____ Source passage

# High value treats? What do you use with great success?



## mdoats (Jun 7, 2007)

High value treats for Rookie include: cheese, dried liver, and chicken. I give him hot dogs on occasion, but Rookie doesn't consider them high value treats. I don't cook them. I just cut them up into tiny pieces. The thing I don't like about using hot dogs is that it's harder to get the smell off your hands than it is with other treats.


----------



## missmarstar (Jul 22, 2007)

Mine value any treats they don't get on a regular basis. It could be a piece of cheese, a spoonful of mashed potatoes or cream cheese or sour cream (they're not picky!), a strawberry or raspberry... usually I'll just dig through my fridge and find something for em LOL


----------



## Selli-Belle (Jan 28, 2009)

For Selli, high value treats are usually what the other person has!


----------



## Emma&Tilly (May 15, 2005)

The absolute ultimate is homemade liver cake for my dogs. It's basically liver, flour, egg and garlic whizzed in a blender and baked for about 10 minues...gross to make but never fails!


----------



## goldensmum (Oct 23, 2007)

I cheat, I buy liver treats - dogs love 'em


----------



## GoldenJoyx'stwo (Feb 25, 2007)

Freeze dried liver treats!


----------



## Bock (Jun 23, 2008)

cheese, uncooked hotdogs, liver treats, and my dogs really like lamb stuff (lam lung, tripe, trachea).


----------



## sammydog (Aug 23, 2008)

I usually always have a few bags of Zukes Mini Naturals on hand in case I don't have any time to prepare (or forgot the night before). I also use those Natural Balance rolls and cut them into cubes. When I do prepare food I like to cook pre-made sirloin burgers. They are really easy to cook/boil then slice into cubes. Also I will also boil chicken breast. One thing you can do is boil a few at a time and stick them in the fridge for a few days and slice them as you need them.

If I am going to a class or somewhere where there is a LOT of distractions I always take a mixed bag of the above treats.

________
____ Material supplied

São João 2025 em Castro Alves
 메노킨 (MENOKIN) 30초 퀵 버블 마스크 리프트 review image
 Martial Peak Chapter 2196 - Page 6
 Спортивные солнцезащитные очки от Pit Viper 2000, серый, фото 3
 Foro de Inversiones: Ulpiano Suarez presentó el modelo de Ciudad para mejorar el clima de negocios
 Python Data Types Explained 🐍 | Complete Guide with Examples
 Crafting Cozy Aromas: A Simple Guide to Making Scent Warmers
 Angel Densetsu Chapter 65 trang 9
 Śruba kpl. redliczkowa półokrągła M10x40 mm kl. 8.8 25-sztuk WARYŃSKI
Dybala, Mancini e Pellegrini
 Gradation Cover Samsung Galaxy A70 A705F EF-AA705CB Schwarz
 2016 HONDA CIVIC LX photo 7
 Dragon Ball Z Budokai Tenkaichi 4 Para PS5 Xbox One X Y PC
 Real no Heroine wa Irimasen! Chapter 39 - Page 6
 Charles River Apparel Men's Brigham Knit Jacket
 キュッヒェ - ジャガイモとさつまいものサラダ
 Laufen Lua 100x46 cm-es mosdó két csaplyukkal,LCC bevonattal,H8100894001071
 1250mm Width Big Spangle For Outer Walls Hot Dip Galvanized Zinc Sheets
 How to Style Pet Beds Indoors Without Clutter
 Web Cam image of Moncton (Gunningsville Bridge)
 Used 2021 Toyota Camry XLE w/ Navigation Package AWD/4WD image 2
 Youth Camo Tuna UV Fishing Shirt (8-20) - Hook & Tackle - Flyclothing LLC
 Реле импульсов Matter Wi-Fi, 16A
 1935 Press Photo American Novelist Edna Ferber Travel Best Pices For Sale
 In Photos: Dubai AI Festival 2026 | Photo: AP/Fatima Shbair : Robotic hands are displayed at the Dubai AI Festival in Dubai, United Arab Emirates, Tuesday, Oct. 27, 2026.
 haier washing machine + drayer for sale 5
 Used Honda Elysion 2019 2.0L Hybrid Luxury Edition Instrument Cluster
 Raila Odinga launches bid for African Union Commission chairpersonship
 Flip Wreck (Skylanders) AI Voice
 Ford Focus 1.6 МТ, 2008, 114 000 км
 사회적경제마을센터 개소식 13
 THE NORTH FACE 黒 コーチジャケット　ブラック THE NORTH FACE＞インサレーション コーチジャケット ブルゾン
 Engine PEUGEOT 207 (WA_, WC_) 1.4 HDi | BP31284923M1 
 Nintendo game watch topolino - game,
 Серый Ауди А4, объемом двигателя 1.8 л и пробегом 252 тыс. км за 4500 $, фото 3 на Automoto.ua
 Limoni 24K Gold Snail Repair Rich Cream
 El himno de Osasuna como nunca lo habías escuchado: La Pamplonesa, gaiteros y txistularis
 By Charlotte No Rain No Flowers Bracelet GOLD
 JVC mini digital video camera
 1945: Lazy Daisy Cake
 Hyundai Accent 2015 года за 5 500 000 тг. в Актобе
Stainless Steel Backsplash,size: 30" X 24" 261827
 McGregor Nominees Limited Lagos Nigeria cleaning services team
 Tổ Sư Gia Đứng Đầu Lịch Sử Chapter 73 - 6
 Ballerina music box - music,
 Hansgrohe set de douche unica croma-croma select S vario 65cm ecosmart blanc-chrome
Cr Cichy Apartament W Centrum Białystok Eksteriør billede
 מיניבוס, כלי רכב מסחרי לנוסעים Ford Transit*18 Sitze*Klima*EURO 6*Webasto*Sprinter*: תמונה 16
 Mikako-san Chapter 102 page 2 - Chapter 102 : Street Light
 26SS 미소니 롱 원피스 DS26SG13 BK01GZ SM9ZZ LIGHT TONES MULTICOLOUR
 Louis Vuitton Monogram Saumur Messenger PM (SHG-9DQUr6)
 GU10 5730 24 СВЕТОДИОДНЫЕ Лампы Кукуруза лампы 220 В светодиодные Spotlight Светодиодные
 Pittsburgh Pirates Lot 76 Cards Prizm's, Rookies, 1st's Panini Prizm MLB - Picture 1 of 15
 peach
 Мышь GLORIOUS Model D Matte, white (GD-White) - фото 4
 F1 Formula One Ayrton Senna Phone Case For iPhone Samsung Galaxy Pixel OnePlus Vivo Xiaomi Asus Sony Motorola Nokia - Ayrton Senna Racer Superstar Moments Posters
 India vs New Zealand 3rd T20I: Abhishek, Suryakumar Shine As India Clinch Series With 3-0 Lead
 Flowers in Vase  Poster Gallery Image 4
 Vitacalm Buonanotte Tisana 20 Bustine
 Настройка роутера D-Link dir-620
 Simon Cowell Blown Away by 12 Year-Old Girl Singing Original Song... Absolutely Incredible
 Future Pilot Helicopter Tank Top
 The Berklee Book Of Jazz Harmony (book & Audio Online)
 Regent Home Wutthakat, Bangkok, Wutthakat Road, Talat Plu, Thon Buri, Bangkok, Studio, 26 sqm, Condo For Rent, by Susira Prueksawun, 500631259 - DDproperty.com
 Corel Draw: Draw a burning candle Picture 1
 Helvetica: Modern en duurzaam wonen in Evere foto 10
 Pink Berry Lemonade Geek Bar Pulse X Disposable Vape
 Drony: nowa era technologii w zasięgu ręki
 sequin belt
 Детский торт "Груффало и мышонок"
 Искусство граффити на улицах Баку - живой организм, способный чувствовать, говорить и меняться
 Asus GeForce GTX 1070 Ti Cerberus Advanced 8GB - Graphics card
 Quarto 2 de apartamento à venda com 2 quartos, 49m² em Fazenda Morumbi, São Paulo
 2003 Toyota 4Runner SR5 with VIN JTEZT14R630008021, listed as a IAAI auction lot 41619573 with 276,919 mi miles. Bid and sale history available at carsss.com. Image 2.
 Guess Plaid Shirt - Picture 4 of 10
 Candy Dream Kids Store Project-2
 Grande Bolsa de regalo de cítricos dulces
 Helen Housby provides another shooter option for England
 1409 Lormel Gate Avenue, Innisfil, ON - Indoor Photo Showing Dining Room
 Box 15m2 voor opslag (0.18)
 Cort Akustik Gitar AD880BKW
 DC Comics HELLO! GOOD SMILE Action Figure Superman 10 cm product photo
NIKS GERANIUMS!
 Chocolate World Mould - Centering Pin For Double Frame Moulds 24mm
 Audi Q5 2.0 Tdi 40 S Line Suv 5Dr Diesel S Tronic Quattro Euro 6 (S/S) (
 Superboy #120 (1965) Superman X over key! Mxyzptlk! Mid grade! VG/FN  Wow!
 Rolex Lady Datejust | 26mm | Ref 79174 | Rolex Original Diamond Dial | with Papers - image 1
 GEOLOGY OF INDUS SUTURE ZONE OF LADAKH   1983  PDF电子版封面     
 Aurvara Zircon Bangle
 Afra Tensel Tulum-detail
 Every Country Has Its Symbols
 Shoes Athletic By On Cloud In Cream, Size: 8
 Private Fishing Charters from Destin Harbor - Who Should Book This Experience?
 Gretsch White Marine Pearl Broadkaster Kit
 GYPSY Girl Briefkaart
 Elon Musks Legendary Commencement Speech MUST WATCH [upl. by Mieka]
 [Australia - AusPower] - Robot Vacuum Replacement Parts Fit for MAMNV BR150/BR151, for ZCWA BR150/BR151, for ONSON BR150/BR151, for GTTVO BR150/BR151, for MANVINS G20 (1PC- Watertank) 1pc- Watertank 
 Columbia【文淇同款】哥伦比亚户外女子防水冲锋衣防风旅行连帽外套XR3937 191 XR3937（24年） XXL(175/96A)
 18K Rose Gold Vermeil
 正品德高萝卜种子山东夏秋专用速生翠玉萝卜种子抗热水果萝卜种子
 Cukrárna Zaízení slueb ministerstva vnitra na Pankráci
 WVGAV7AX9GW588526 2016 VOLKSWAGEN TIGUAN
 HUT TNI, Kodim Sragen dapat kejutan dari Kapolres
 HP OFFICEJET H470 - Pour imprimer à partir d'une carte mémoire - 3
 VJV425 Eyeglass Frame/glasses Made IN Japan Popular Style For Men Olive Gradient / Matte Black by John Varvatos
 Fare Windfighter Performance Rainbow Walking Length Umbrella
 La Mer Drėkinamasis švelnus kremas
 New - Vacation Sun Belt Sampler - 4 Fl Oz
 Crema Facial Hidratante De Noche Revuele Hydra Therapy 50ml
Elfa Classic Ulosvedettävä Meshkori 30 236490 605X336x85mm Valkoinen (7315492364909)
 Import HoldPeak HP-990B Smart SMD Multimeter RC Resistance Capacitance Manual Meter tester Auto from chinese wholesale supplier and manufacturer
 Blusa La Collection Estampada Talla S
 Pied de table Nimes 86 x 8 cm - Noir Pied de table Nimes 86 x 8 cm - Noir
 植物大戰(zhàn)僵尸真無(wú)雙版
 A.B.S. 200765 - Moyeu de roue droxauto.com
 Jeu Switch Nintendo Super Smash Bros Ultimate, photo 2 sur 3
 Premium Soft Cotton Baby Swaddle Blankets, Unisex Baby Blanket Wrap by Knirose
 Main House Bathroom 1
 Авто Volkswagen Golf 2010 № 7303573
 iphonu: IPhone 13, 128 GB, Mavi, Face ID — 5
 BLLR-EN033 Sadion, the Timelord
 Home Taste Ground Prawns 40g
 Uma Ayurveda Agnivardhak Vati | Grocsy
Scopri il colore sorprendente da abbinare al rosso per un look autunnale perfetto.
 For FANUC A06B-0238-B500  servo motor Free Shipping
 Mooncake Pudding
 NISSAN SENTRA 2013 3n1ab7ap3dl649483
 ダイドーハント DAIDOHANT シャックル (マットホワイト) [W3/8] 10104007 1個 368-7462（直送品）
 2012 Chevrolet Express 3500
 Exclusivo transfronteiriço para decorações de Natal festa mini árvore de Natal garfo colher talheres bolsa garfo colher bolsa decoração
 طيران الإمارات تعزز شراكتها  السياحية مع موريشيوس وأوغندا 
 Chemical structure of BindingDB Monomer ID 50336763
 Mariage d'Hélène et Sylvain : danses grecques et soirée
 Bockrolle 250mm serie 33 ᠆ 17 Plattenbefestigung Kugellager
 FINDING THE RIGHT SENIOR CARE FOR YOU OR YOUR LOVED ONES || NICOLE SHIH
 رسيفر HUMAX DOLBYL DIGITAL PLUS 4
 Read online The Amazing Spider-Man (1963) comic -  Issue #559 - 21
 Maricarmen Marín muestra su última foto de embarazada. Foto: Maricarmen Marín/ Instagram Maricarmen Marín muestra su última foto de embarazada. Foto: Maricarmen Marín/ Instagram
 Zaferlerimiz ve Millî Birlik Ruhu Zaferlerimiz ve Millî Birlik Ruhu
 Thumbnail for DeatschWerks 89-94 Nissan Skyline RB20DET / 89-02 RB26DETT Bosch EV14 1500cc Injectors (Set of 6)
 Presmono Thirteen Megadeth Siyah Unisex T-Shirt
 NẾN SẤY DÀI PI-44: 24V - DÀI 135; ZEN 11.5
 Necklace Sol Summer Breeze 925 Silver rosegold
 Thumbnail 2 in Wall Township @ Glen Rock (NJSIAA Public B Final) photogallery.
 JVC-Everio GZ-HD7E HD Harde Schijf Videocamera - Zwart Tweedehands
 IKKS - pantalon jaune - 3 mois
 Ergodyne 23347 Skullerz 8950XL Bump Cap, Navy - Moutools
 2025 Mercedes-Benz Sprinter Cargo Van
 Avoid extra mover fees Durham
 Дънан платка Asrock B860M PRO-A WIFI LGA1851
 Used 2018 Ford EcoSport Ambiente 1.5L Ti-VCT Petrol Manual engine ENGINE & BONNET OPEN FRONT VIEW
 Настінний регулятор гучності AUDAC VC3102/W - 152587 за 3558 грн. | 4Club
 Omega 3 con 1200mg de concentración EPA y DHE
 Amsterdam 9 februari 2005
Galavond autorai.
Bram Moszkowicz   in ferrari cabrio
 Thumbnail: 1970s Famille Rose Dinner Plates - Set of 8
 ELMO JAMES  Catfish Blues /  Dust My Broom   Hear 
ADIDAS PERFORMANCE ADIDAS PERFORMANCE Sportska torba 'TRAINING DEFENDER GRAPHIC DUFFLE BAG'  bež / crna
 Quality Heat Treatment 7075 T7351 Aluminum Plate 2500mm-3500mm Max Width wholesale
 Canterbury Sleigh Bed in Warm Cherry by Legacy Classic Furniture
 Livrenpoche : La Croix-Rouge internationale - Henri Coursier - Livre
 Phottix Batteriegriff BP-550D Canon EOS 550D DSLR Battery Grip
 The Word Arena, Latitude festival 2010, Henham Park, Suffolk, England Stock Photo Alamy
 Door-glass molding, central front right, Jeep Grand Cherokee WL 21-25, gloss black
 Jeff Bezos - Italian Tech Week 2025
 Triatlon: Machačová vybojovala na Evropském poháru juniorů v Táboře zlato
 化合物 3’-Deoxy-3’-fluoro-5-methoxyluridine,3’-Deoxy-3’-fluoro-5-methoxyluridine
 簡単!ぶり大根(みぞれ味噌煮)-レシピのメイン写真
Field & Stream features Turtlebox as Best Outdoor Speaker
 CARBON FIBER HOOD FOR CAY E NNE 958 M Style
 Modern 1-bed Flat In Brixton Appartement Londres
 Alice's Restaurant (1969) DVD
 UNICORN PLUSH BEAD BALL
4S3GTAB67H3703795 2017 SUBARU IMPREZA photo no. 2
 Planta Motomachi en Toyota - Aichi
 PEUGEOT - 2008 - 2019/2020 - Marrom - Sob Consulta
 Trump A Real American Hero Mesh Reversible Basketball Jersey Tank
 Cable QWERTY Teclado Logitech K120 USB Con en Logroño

________

- _Assigned task_
Please name the ingredients of the homemade liver cake described in the forum thread on high-value treats. The records were taken from a different source than the forum thread on high-value treats.

- _Result_
Liver, flour, egg, and garlic.